• **Set task 1**
In the Rust syntax reference below, list every unsigned integer type declared in the types section.
• **Set task 2**
According to the Rust syntax reference below, when did the writer first hear about Rust?
• **Set task 3**
Pick up the Rust syntax reference below after its final line and keep writing it.

• **Text block**
· · ·
First I heard about Rust in the summer 2018. Since then I didn’t have much time to run into learning new stuff. I’m glad this is the right time to look at the Rust. This is the reference for Rust language and I’ll try my best to write parts of the language as clear as possible so everyone could understand.

Disclosure: This reference doesn’t cover: lifetimes, threads, generics and other advanced features of the language. This is just a simple reference of syntax of the Rust language.

List of content:

  1. Types

  2. Conditions

  3. Loops

  4. Variables

  5. Function definition

  6. Enums

  7. Struct

  8. Ownership and Borrowing

  9. Feelings and conclusion

1. Types

// unsigned integers
let unsigned_8: u8 = 1; // // from 0 to 255 -> FORMULA: 0 to (2^n)-1
let unsigned_16: u16 = 1; // from 0 to 65536
let unsigned_32: u32 = 1; // from 0 to (2^32)-1
let unsigned_64: u64 = 1; // from 0 to (2^64)-1
let unsigned_128: u128 = 1; // from 0 to (2^128)-1

// signed integers
let signed_8: i8 = 1; // from -128 to 127 -> FORMULA: -(2^(n-1)) to (2^(n-1))-1
let signed_16: i16 = 1; // from -32 768 to 32 767
let signed_32: i32 = 1; // from -(2^31) to (2^31-1)
let signed_64: i64 = 1; // from -(2^63) to (2^63-1)
let signed_128: i128 = 1; // from -(2^127) to (2^127-1)

// lets get real here
let floated_32bit: f32 = 2.0;
let floated_64bit: f64 = 2.0;

// bools
let b: bool = true;

// static string - compile time strings
let static_string: &str = "hello world";

// dynamic strings
let std_string: String = String::new("Hello world");

// vectors
let num_vec: Vec<i32> = vec![1, 2, 3]; // vec! is macro for creating Vec

2. Conditions

2.1 Simple condition

if age > 17 {
   println!("Okay, now you can drink alcohol");
} else {
   println!("Sorry, alcohol is for people older than 18...");
}

2.2 Ternary condition

let condition = true;
let variable = if condition {
   // 1 is assigned to variable if condition is true
   1
} else {
   // 0 is assigned to variable if condition is false
   0
}

3. Loops

3.1 While

let mut number = 0;
while number < 10 {
   println!("{}!", number);
   number = number + 1;
}

3.2 Forever

loop {
    println!("forever!");
}

3.3 Array iterating

let a = [10, 20, 30, 40, 50];
for element in a.iter() {
    println!("the value is: {}", element);
}

4. Variables

4.1 Declaration

let x = 5; // type - immutable integer variable
let mut y: i8; // mutable integer variable - signed mutable variable

4.2 Change primitive value

// all variables without "mut" are immutable by default
// if variables are declared with "mut" identifier, you can mutate
// these variables
let mut year = 2018;
year = 2019; // OK

// code below can't be mutated
let immutable = 5;
immutable = 10; // ERROR !!!!
· · ·
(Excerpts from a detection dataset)
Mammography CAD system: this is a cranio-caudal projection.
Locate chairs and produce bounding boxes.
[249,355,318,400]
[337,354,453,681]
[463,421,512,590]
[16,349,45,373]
· · ·
• **Answer 1**
u8, u16, u32, u64, u128

• **Answer 2**
In the summer of 2018.

• **Answer 3**
5. Function definition

5.1 Static (classic) function

fn sum_two_numbers(a: i32, b: i32) -> i32 {
   return a + b;
}

// OR
// valid returning without return statement
// see there is no semicolon ;

fn sum_two_numbers(a: i32, b: i32) -> i32 {
   a + b
}

5.2 Lambda function

fn main() {
   let increment = 5;
   let increment_by = |x: i32| x + increment;

   println!("increment 5 + 5 is {}", increment_by(5));
   // OUTPUT: increment 5 + 5 is 10
}

6. Enums

enum Color {
   Transparent,
   RGB(u8, u8, u8),
   RGBA(u8, u8, u8, f32),
   Brown,
   Blue,
}

fn main() {
   let kinda_red = Color::RGBA(255, 0, 0, 0.5);

   match kinda_red {
      Color::Transparent => println!("This color is transparent"),
      Color::RGB(r, g, b) => println!("RGB color with {} red, {} green, {} blue", r, g, b),
      Color::RGBA(r, g, b, a) => println!("RGBA colors {},{},{} transparency = {}", r, g, b, a),
      _ => println!("Other cases: Brown or Blue"), // in other languages: Default
   };
   // We must cover all enum cases, because compiler gonna have problem with that.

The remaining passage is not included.